San Salvador, El Salvador
El Salvador's military establishment, faced with a mounting terrorist challenge, is floundering. It is short of officers, poorly equipped, and poorly trained.
Yet its Army, National Guard, and National Police are strong enough to keep terrorists at bay -- at least until the left-leaning guerrillas get foreign assistance.
This is the assessment of a variety of military observers, domestic and foreign, who say that El Salvador's military is committed to weathering the present storm.
The small group of colonels who run the military cannot, howeveR, seem to make up their minds on how to cope with the terrorists. Left-wing terrorists have occupied embassies, government ministries, and churches, and have kidnapped and assassinated military men, government officials, and businessmen.
Right-wing terrorists pose even more problems. Many of them are said to be former military men.
Together, the groups are responsible for hundreds of deaths, such as the 40 killed Jan. 22 when rightist militants opened fire on a demonstration of leftists marching on San Salvador.
Officers have been wrestling with these problems since Oct. 14, when moderate , reform-minded military forces ousted the government of Carlos Humberto Romero.
At the helm are two military members of the junta formed Oct. 15: Colonels Jaime Abdul Gutierrez and Adolfo Armando Majano. In addition, Col. Jose Guillermo Garcia, the minister of defense, is close to the colonels on the junta.
Actually, formation of the junta was the military's first answer to its dilemma.
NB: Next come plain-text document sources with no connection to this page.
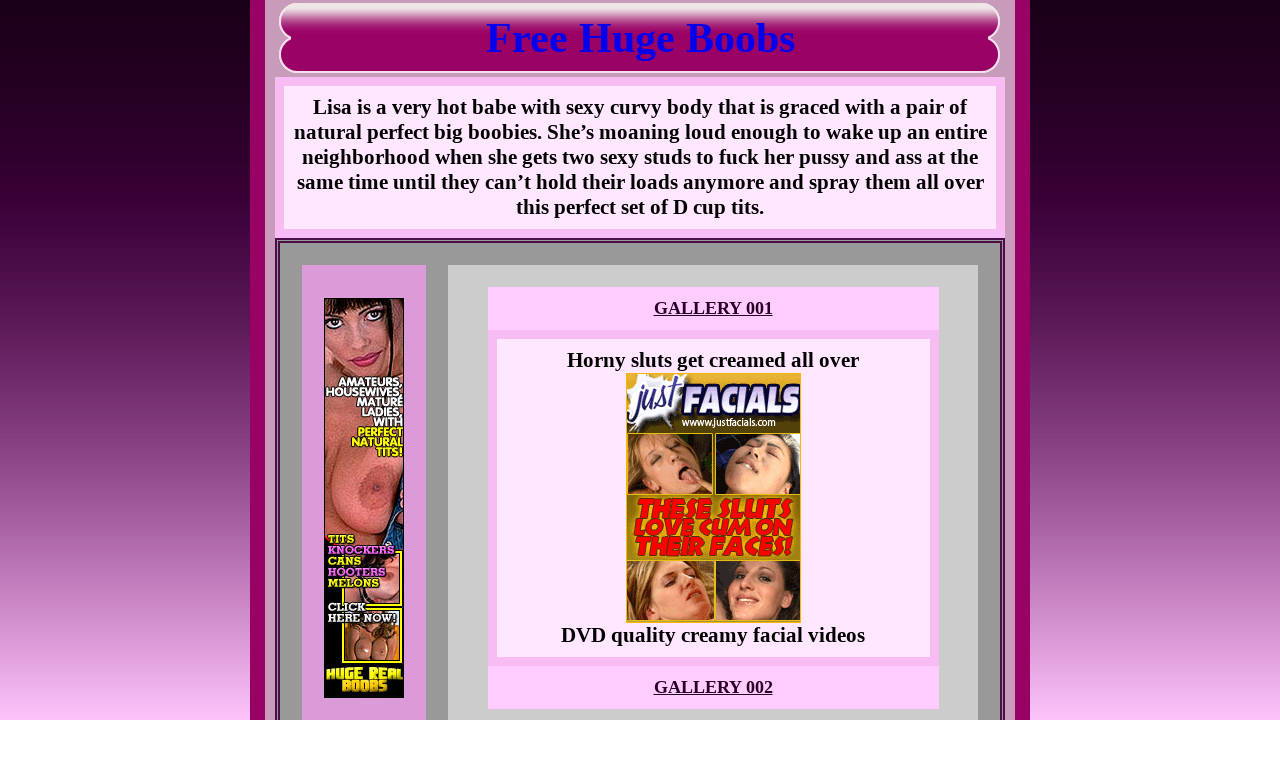

--- FILE ---
content_type: text/html
request_url: http://www.realboobs.ws/free-huge-boobs/main-page.html
body_size: 5631
content:
<html>
<head><META name="description" content="Stunning milf with giant natural titties gets crammed silly">
<title>Free Huge Boobs</title>
<meta http-equiv="Content-Type" content="text/html; charset=iso-8859-1">
<style type="text/css">
<!--
body,td,th {
	font-family: Times New Roman, Times, serif;
}
body {
	background-image: url(http://www.realboobs.ws/live-porn/tube-porn.jpg);
	margin-left: 0px;
	margin-top: 0px;
	margin-right: 0px;
	margin-bottom: 0px;
}
.style5 {
	font-size: 42px;
	font-weight: bold;
	color: #FFFFFF;
}
.style8 {
	font-size: 15px;
	font-weight: bold;
	color: #FFFFFF;
}
.yu7 {
	border: thick double #4D0D49;
}
.yu8 {
	border: 2px dotted #7F3A7B;
}
.er4 {
	color: #990000;
	background-color: #FFFF00;
}
.style13 {
	font-size: 18px;
	font-weight: bold;
}
.style16 {
	font-size: 32px;
	color: #290126;
}
a:hover {
	color: #FFFFFF;
}
.style18 {
	font-size: 21px;
	font-weight: bold;
}
.style19 {font-size: 18px}
.style20 {font-size: 18px; color: #290126; }
-->
</style></head><body>
<div align="center">
  <div align="center" >  </div>
  <div align="center" >
    <table border="0" cellpadding="0" cellspacing="0" bgcolor="#FFFFFF">
      <tr>
        <td width="15" valign="top" bgcolor="#990265"><div align="center"></div></td>
        <td width="750" valign="top" bgcolor="#C89BBA"><div align="center">
          <div align="center">
            <table width="730" height="77" border="0" cellpadding="0" cellspacing="0" background="http://www.realboobs.ws/live-porn/porn-sex.jpg">
              <tr>
                <td height="35" ><a style="text-decoration: none" title="hugerealboobs" href="http://www.hugerealboobs.com/?revid=52282&s=1&campaign=0"
      onmouseover="window.status='http://www.hugerealboobs.com/';return true" 
              onmouseout="self.status='';return true"><div align="center" class="style5" >Free Huge Boobs</a> </div></td>
              </tr>
            </table>
          </div>
          <div align="center">
            <table width="730" height="142" border="0" cellpadding="9" cellspacing="9" bgcolor="#F7BCF4">
              <tr>
                <td height="35" bgcolor="#FFE7FF" ><div align="center" class="style18" >Lisa is a very hot babe with sexy curvy body that is graced with a pair of natural perfect big boobies. She’s moaning loud enough to wake up an entire neighborhood when she gets two sexy studs to fuck her pussy and ass at the same time until they can’t hold their loads anymore and spray them all over this perfect set of D cup tits.</div></td>
              </tr>
            </table>            
            <table width="730" height="170" border="0" cellpadding="22" cellspacing="22" bgcolor="#999999" class="yu7">
              <tr>
                <td width="80" bgcolor="#DB9BD8"><div align="center"><span class="style13"> <a style="text-decoration: none" title="hugerealboobs" href="http://www.hugerealboobs.com/?revid=52282&s=1&campaign=0"
      onmouseover="window.status='http://www.hugerealboobs.com/';return true" 
              onmouseout="self.status='';return true"><IMG ALT="hugerealboobs" SRC="http://www.realboobs.ws/free-huge-boobs/big-tits.jpg" BORDER=0>
</a><br>
                </span></div></td>
                <td bgcolor="#CCCCCC"><div align="center">
                    <table width="93%" height="43" border="0" cellpadding="0" cellspacing="0">
                      <tr>
                        <th onmouseover="this.bgColor='#D492D0'" onmouseout="this.bgColor='#FFCCFF'" nowrap bgcolor="#FFCCFF"><a title="Free Huge Boobs" href="http://www.realboobs.ws/free-huge-boobs/free-huge-boobs1.htm" class="style16 style19" >GALLERY 001</a></th>
                      </tr>
                    </table>
                    <table width="93%" height="230" border="0" cellpadding="9" cellspacing="9" bgcolor="#F7BCF4">
                      <tr>
                    <td bgcolor="#FFE7FF"><div align="center"><span class="style18">Horny sluts get creamed all over<br>
                                  <a style="text-decoration: none" title="justfacials" href="http://www.justfacials.com/?revid=52282&s=1&campaign=0"
      onmouseover="window.status='http://www.justfacials.com/';return true" 
              onmouseout="self.status='';return true"><IMG ALT="justfacials" SRC="http://www.realboobs.ws/free-huge-boobs/cumshot.gif" BORDER=0>
</a><br>
                DVD quality creamy facial videos</span></div></td>
                      </tr>
                    </table>
                    <table width="93%" height="43" border="0" cellpadding="0" cellspacing="0">
                      <tr>
                        <th onmouseover="this.bgColor='#D492D0'" onmouseout="this.bgColor='#FFCCFF'" nowrap bgcolor="#FFCCFF"><a title="Free Huge Boobs" href="http://www.realboobs.ws/free-huge-boobs/free-huge-boobs2.htm" class="style20" >GALLERY 002</a></th>
                      </tr>
                    </table>
                </div></td>
              </tr>
            </table>
            </div>
          <div align="center">
            <table width="730" border="0" cellspacing="0" cellpadding="0">
              <tr>
                <td>&nbsp;</td>
              </tr>
            </table>
            <table width="100%" height="22" border="0" cellpadding="0" cellspacing="0" bgcolor="#990265">
              <tr>
                <td><div align="center" class="style8">&copy; 2018</div></td>
              </tr>
            </table>
          </div>
        </div></td>
        <td width="15" valign="top" bgcolor="#990265"><div align="center"></div></td>
      </tr>
    </table>
  </div>
</div>
</body>
</html>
But the next steps remain uncertain. The military's own weaknesses are part of the problem.
The shortage of officers stems in part from the October coup, when close to 100 of the 600 or so officers were nudged aside and put on inactive status because they represented the more conservative wing of the military. They remain on the sidelines since they do not reflect the mainsteam of Salvadorean Army thinking.
Will some of the sidelined officers, however, join or support the rightist militant groups? That is an unknown, but it is a worry.
Since a majority of the displaced officers were colonels and majors, the Army's top echelon is spread thin.This is particularly so because of the practice of putting Army officers in charge of the National Guard and National Police. Officers move back and forth between the military branches on their tours of duty. On Oct. 15, the guard and police got a completely fresh set of officers.
Countering this problem, however, is the loyalty expressed by the lieutenants and captains to Colonels Gutierrez and Majano.
Colonel Majano was head of the nation's military academy for five years. Colonel Gutierrez has long been a respected officer, and he is better known in the military than Colonel Majano.
Colonel Gutierrez's current absence due to illness compounds the military's problem. He has been in the United States for medical treatment for several weeks.
Many of El Salvador's officers won their spurs in the El Salvador-Honduras war of 1969. This is particularly true of the colonels and majors and some of the captains. That war created a close loyalty among the men.
Some of the military's equipment was used during the war 11 years ago.
"It was old when we used it then," a highly placed colonel says.
There could be a shortage of arms if the military decides to beef up its numbers.
At the moment, El Salvador's Army totals 10,000, with the National Guard, National Police, and Treasury Police adding another 7,000.
Recent recruitments suggest that El Salvador may increse these totals. The population of the country hovers around 5 million, which means there is one soldier for every 300 Salvadoreans.